[Provided entries — start]

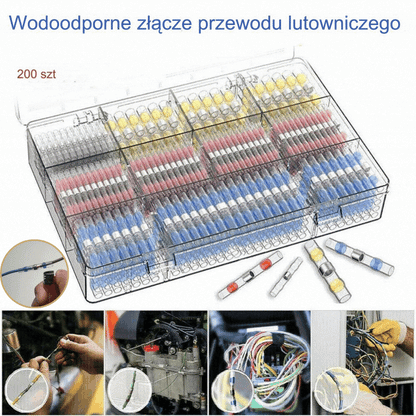 Wodoodporne złącze przewodu lutowniczego

200 szt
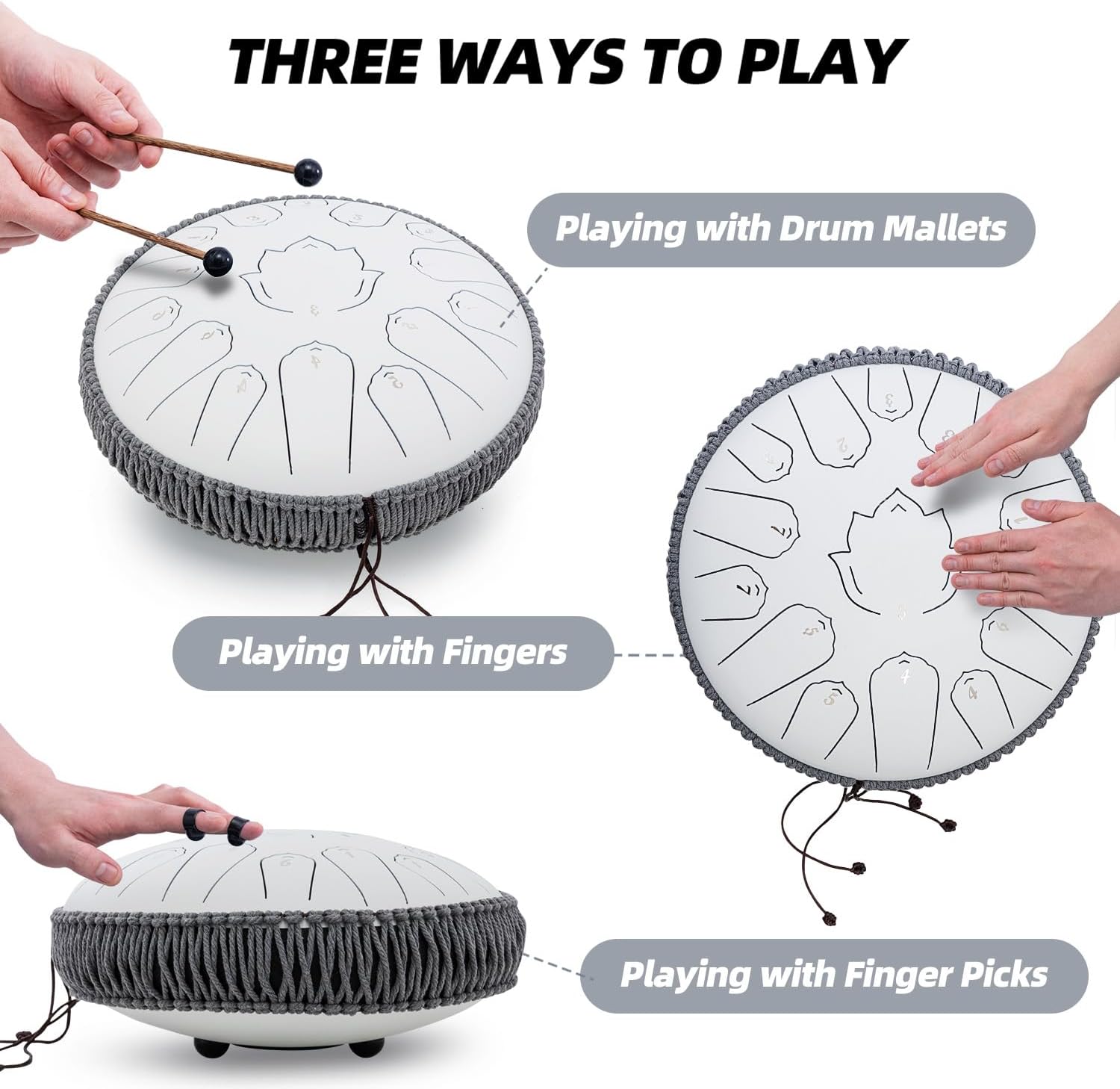 THREE WAYS TO PLAY

Playing with Drum Mallets

Playing with Fingers

Playing with Finger Picks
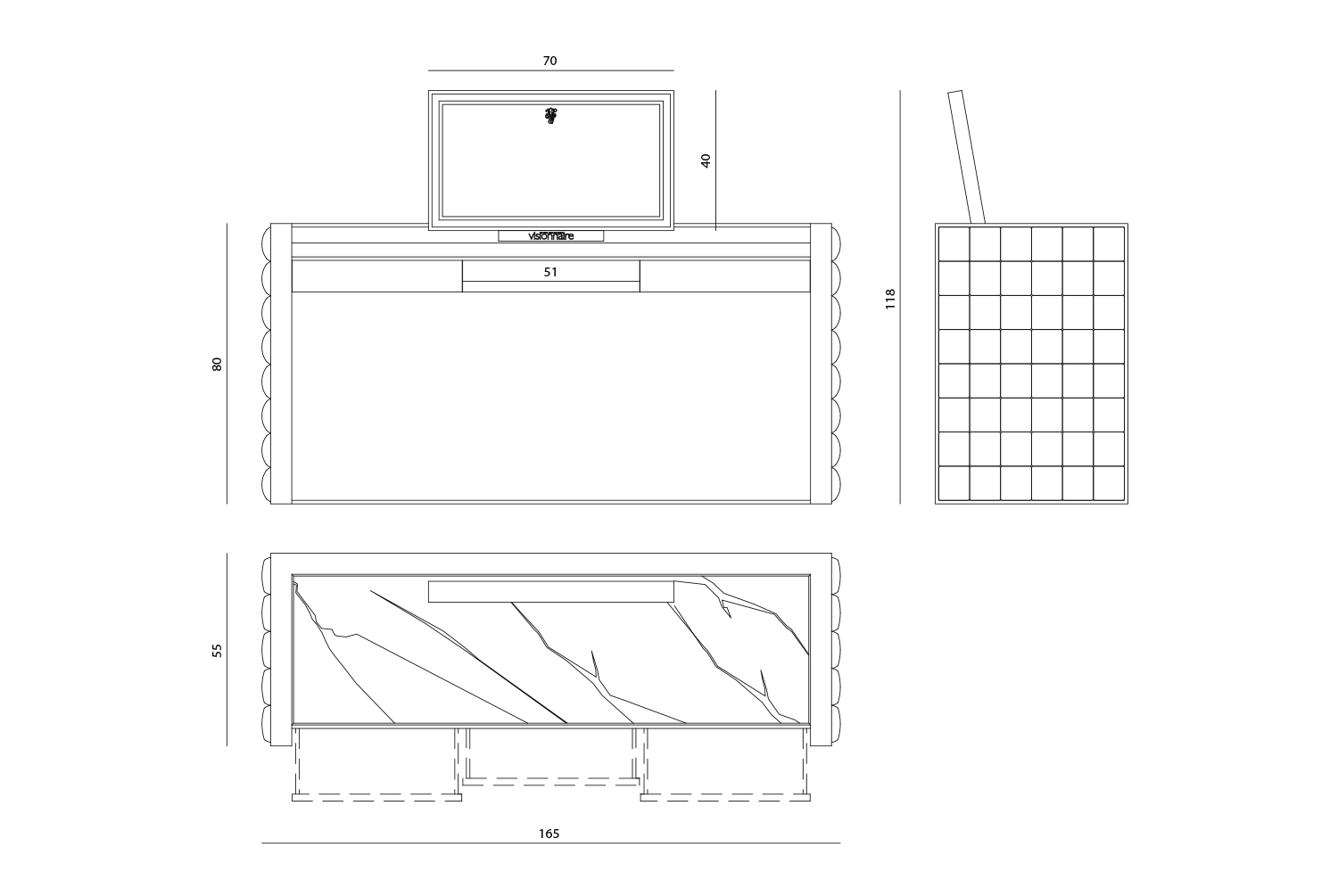 70

40

visionnaire

51

80

118

55

165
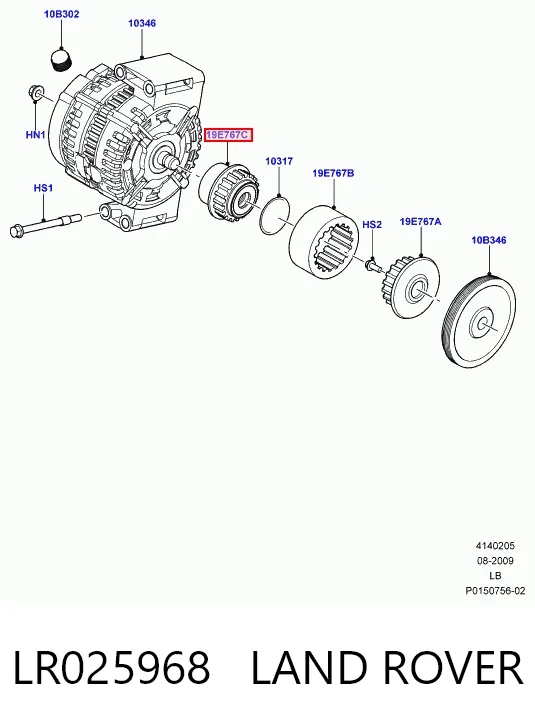 10B302
10346
HN1
19E767C
10317
19E767B
HS1
HS2
19E767A
10B346

4140205
08-2009
LB
P0150756-02

LR025968 LAND ROVER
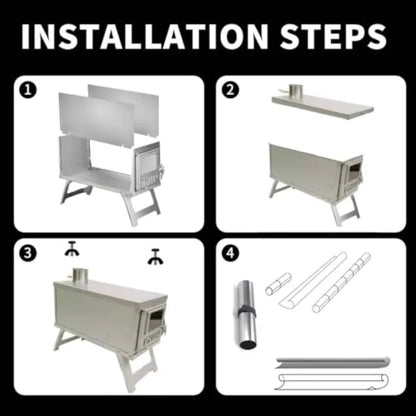 INSTALLATION STEPS

1

2

3

4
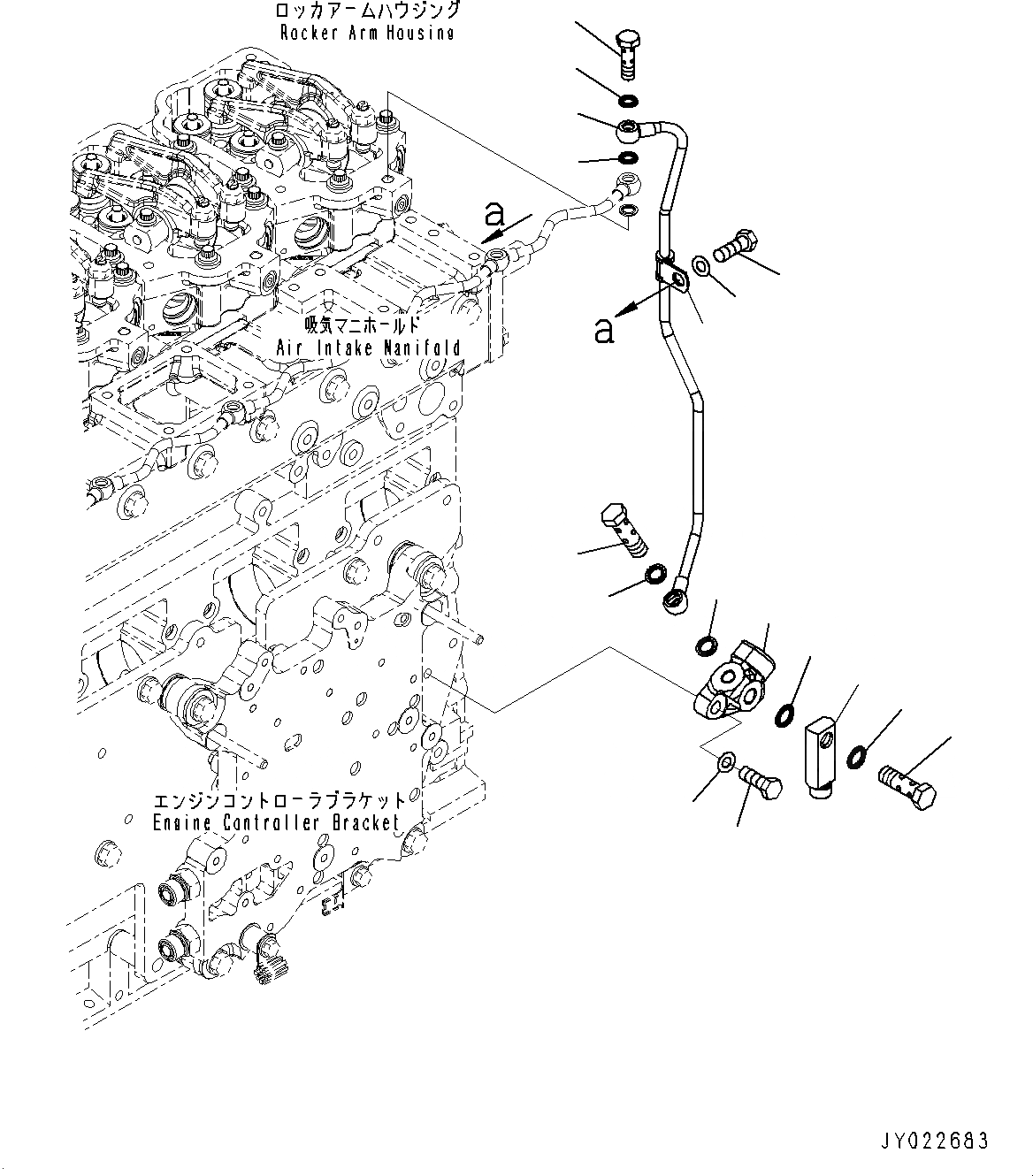 ロッカアームハウジング
Rocker Arm Housing

a

a

吸気マニホールド
Air Intake Manifold

エンジンコントローラブラケット
Engine Controller Bracket

JY022683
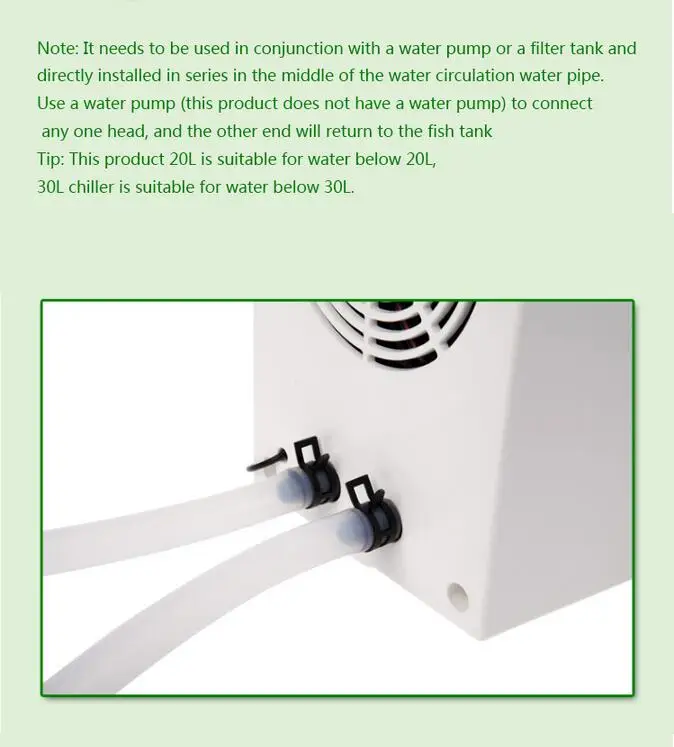 Note: It needs to be used in conjunction with a water pump or a filter tank and directly installed in series in the middle of the water circulation water pipe.
Use a water pump (this product does not have a water pump) to connect any one head, and the other end will return to the fish tank
Tip: This product 20L is suitable for water below 20L,
30L chiller is suitable for water below 30L.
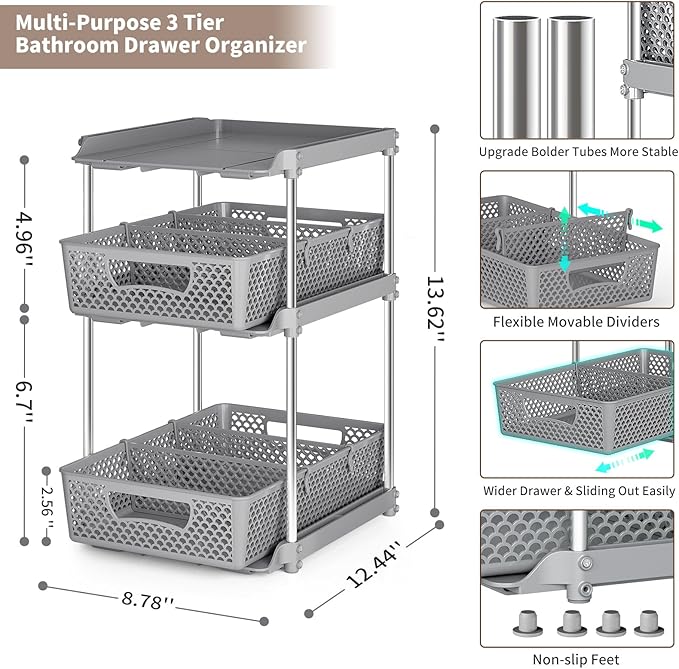 Multi-Purpose 3 Tier Bathroom Drawer Organizer

4.96''

6.7''

2.56''

13.62''

8.78''

12.44''

Upgrade Bolder Tubes More Stable

Flexible Movable Dividers

Wider Drawer & Sliding Out Easily

Non-slip Feet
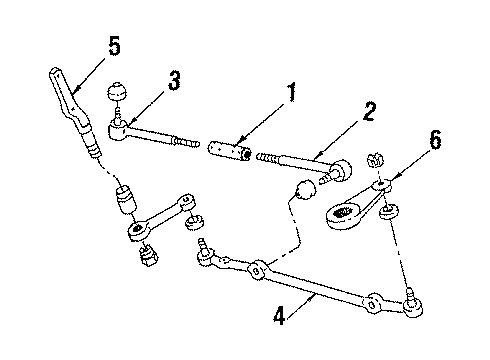 5
3
1
2
6
4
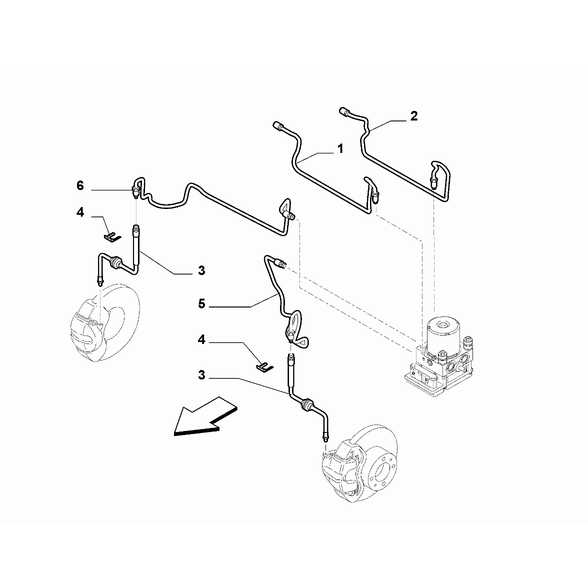 2
1
6
4
3
5
4
3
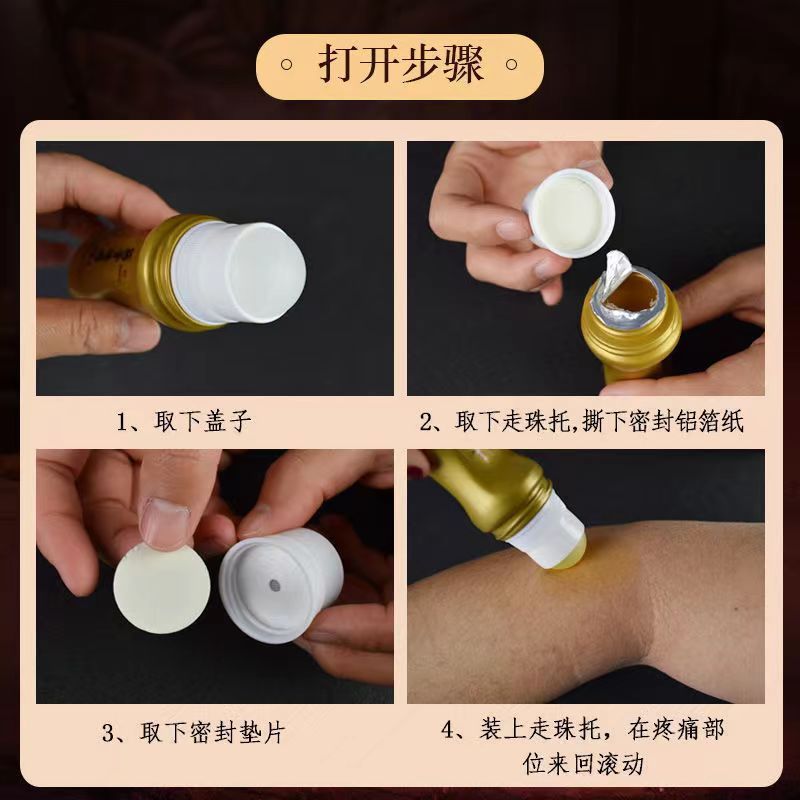 打开步骤

1、取下盖子

2、取下走珠托,撕下密封铝箔纸

3、取下密封垫片

4、装上走珠托，在疼痛部位来回滚动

[Provided entries — finish]

• Work to complete
An exact copy is required of the lines from the start of the records above through the line with "エンジンコントローラブラケット", and only those, without any pictures.

• Task response
 Wodoodporne złącze przewodu lutowniczego

200 szt
 THREE WAYS TO PLAY

Playing with Drum Mallets

Playing with Fingers

Playing with Finger Picks
 70

40

visionnaire

51

80

118

55

165
 10B302
10346
HN1
19E767C
10317
19E767B
HS1
HS2
19E767A
10B346

4140205
08-2009
LB
P0150756-02

LR025968 LAND ROVER
 INSTALLATION STEPS

1

2

3

4
 ロッカアームハウジング
Rocker Arm Housing

a

a

吸気マニホールド
Air Intake Manifold

エンジンコントローラブラケット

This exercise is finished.